● **THE TASK**
Lay out the data below as a JSON list of strings, one string per line, covering everything from the line containing "By how much" down to the line containing "5. the palm tree trunk at point (128, 234)", with both of those lines included and blank lines left out.

Start of THE DATA

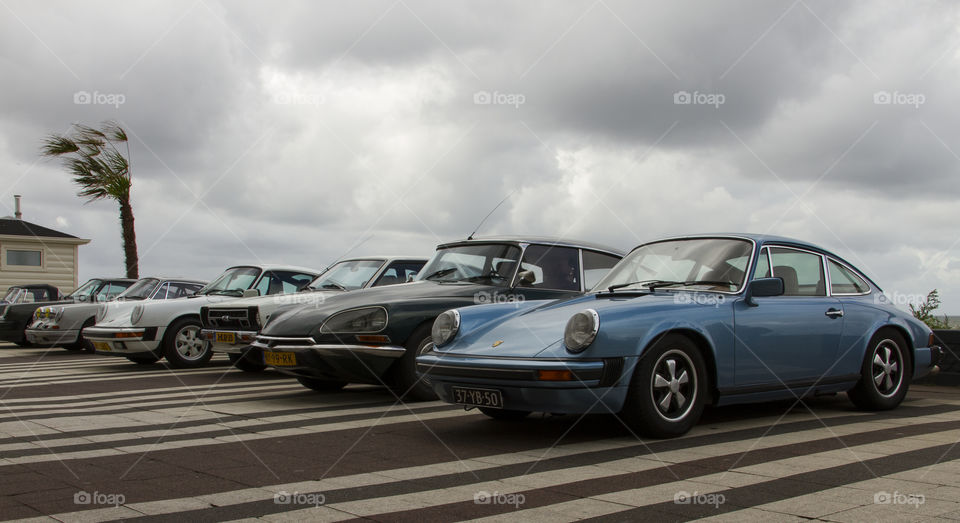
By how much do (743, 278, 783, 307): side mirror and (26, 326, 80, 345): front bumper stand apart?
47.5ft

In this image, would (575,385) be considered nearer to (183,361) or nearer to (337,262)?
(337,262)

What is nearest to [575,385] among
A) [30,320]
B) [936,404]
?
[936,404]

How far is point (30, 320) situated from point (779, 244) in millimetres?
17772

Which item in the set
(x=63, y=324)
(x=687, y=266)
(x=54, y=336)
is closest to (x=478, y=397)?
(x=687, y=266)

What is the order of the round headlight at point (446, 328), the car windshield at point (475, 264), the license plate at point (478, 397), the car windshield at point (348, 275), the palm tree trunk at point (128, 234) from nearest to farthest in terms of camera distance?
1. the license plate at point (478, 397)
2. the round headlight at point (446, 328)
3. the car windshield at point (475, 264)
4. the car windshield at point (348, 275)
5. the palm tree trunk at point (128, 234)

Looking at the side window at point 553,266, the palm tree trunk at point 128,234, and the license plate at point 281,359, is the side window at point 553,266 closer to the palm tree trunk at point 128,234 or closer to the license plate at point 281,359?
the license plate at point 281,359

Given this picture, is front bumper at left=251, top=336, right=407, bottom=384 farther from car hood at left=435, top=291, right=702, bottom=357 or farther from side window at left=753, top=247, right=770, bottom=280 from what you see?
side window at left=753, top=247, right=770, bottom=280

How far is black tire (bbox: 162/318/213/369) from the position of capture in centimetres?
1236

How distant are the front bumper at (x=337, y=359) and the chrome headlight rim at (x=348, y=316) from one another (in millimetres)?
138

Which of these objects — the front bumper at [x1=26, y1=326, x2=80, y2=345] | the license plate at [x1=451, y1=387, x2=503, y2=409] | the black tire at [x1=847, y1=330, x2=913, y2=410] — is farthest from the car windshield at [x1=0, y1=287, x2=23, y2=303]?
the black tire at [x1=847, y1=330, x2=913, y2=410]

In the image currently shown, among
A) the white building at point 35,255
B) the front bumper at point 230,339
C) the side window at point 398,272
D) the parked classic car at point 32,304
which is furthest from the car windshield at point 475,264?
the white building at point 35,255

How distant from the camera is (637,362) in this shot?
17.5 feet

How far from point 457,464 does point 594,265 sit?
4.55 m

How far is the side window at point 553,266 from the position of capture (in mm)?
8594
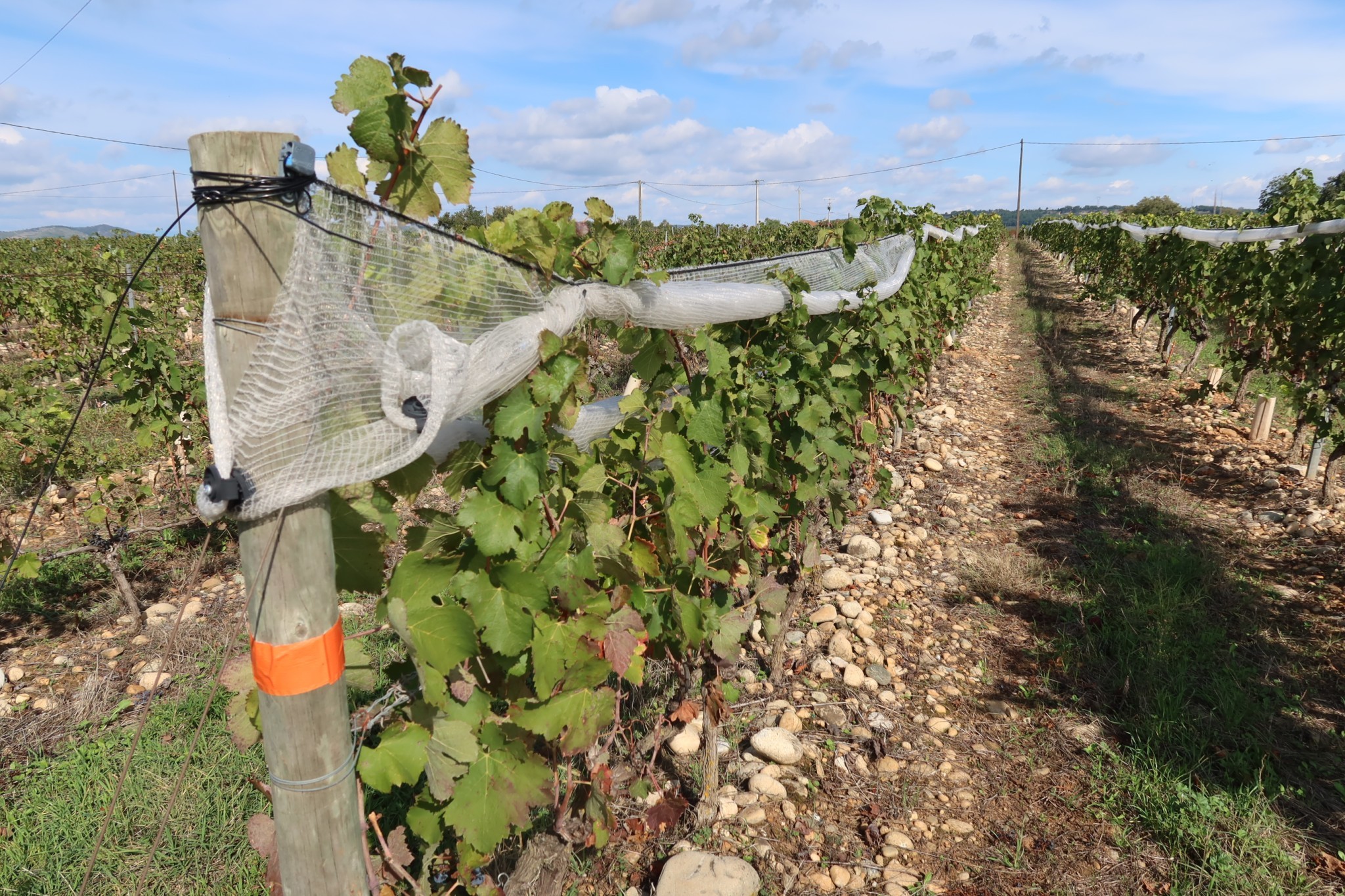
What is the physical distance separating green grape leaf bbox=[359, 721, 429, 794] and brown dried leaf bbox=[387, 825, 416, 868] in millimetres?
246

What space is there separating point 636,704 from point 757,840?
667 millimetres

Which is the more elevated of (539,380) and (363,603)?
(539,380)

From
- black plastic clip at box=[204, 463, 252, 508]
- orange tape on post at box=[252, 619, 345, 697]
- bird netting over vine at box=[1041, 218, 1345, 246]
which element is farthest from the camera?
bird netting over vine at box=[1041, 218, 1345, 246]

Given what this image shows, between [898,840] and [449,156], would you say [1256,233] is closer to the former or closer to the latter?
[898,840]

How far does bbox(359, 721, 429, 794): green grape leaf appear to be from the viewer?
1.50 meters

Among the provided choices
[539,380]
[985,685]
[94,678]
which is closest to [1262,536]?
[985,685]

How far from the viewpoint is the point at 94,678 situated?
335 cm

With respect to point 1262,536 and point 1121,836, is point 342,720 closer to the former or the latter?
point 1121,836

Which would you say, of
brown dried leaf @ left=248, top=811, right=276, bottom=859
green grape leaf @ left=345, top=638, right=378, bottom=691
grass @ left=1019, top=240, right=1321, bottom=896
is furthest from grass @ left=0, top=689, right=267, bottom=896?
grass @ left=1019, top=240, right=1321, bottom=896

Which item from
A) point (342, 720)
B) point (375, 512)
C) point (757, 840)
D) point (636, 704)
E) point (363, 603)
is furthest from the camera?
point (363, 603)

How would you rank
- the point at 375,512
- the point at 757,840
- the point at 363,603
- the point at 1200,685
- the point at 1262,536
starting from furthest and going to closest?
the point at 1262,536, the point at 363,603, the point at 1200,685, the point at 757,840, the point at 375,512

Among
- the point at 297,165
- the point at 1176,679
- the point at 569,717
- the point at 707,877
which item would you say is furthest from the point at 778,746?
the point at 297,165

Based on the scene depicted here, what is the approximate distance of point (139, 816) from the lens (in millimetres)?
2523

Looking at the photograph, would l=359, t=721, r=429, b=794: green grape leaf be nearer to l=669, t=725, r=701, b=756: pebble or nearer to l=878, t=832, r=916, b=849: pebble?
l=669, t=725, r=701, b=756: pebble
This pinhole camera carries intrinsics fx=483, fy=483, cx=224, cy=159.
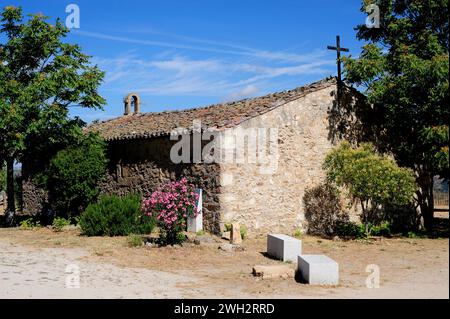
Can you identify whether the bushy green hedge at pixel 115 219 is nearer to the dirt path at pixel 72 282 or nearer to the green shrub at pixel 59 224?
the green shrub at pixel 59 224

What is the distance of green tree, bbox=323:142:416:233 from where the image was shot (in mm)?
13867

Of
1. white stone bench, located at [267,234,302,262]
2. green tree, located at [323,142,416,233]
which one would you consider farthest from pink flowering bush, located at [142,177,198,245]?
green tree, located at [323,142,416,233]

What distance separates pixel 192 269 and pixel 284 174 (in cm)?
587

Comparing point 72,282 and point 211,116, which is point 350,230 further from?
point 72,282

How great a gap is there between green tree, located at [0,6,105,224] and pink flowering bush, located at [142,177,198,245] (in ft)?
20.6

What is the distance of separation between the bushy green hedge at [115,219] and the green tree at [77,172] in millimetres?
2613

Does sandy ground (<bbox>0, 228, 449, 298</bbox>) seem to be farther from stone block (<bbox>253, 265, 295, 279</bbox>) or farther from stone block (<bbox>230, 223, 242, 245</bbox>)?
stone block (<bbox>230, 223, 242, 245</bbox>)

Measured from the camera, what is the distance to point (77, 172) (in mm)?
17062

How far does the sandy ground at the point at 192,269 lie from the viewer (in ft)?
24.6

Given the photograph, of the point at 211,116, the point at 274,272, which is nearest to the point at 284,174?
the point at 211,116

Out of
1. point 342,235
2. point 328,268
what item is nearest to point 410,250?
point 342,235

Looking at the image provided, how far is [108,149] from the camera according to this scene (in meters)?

End of THE DATA
Start of THE DATA

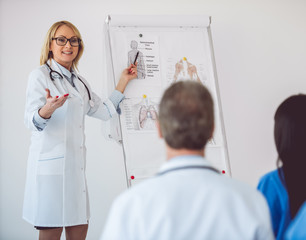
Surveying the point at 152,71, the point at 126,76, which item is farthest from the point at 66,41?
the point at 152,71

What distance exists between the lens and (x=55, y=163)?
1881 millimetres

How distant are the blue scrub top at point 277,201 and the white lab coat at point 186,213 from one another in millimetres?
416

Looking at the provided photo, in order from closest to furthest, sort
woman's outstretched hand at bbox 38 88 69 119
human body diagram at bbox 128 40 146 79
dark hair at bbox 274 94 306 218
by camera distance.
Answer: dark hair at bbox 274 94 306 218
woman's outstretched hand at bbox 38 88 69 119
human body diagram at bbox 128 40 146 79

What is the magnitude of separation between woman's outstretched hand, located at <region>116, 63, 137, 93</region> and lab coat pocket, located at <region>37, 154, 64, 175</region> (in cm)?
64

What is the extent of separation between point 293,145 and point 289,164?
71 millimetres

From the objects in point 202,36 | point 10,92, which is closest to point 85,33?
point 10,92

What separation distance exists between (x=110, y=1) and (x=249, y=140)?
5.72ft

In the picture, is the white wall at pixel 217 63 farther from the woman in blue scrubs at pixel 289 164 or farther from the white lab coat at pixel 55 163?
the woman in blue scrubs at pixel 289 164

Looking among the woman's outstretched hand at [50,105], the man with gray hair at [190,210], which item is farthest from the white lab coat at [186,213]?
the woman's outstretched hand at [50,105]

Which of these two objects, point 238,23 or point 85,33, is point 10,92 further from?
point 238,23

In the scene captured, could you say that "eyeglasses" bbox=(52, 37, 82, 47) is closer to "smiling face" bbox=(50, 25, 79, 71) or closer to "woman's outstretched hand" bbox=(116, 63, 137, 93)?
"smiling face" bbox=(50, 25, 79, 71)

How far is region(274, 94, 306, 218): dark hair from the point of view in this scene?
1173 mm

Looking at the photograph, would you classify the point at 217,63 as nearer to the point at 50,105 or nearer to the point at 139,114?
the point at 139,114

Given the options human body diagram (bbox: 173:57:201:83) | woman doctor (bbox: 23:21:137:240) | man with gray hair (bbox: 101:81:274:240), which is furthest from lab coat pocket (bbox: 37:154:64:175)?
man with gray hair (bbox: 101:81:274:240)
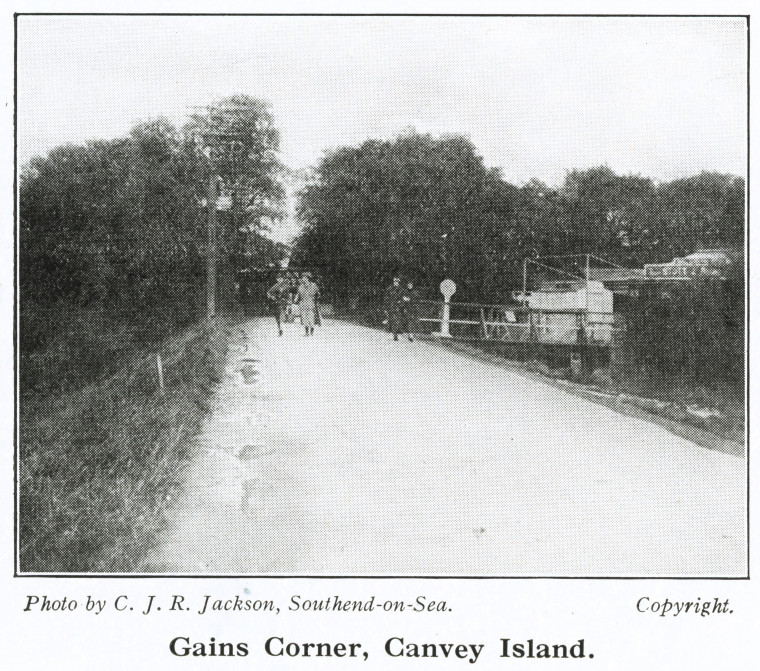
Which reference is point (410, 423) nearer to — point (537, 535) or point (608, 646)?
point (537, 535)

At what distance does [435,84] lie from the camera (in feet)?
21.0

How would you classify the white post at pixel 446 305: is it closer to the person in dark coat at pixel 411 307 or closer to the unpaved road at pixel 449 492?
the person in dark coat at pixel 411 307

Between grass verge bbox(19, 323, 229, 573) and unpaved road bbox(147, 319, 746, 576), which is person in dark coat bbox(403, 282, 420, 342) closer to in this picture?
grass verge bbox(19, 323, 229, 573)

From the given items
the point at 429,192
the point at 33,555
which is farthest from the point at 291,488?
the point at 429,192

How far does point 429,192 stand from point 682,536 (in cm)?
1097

End of THE DATA
Start of THE DATA

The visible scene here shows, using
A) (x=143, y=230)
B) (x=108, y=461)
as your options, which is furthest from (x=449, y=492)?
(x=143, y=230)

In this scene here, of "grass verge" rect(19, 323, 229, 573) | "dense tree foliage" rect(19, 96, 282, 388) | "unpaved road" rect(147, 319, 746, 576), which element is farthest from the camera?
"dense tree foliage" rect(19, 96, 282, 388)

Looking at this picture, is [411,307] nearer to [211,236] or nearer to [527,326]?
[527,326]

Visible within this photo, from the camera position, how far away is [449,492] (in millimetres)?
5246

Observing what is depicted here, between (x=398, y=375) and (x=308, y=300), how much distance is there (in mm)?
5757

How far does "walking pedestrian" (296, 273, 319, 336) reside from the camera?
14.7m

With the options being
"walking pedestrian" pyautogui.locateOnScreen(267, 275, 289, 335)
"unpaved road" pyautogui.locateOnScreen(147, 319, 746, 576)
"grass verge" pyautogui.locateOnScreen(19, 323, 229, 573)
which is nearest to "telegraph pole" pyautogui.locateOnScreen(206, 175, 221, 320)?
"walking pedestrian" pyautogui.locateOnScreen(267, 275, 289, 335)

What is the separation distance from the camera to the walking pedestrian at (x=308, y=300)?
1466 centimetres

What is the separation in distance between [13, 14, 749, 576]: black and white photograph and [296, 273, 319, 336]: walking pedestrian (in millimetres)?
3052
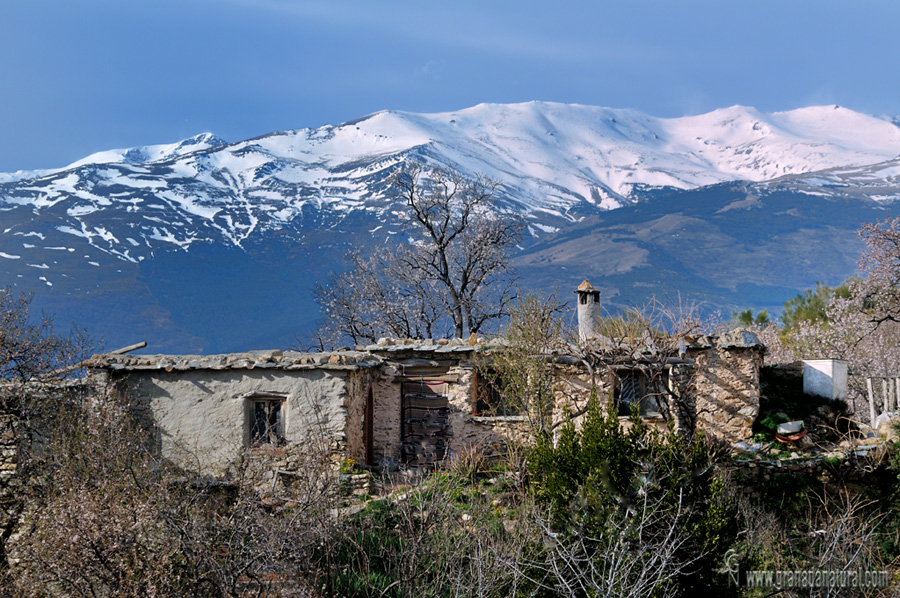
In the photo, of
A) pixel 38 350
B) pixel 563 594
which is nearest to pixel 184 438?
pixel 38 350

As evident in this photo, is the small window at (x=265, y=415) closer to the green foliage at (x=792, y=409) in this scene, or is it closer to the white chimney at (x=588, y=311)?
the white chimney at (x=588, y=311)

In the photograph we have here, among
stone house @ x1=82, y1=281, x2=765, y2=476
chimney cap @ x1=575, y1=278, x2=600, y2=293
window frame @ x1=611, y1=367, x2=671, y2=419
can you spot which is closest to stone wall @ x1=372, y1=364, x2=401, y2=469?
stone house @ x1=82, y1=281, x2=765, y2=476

End of THE DATA

● **COMPLETED EXERCISE**
[
  "By how much do (743, 278, 783, 307): side mirror and (26, 326, 80, 345): front bumper stand apart?",
  "47.5ft",
  "In this image, would (575,385) be considered nearer to (183,361) or nearer to (337,262)?",
  "(337,262)",
  "What is nearest to [575,385] among",
  "A) [30,320]",
  "B) [936,404]",
  "?",
  "[936,404]",
  "How far is point (30, 320) situated from point (779, 244) in millimetres?",
  "17772",
  "Which item in the set",
  "(x=63, y=324)",
  "(x=687, y=266)",
  "(x=54, y=336)",
  "is closest to (x=478, y=397)?",
  "(x=687, y=266)",
  "What is the order of the round headlight at point (446, 328), the car windshield at point (475, 264), the license plate at point (478, 397), the car windshield at point (348, 275), the palm tree trunk at point (128, 234) from nearest to farthest in terms of camera distance?",
  "1. the license plate at point (478, 397)",
  "2. the round headlight at point (446, 328)",
  "3. the car windshield at point (475, 264)",
  "4. the car windshield at point (348, 275)",
  "5. the palm tree trunk at point (128, 234)"
]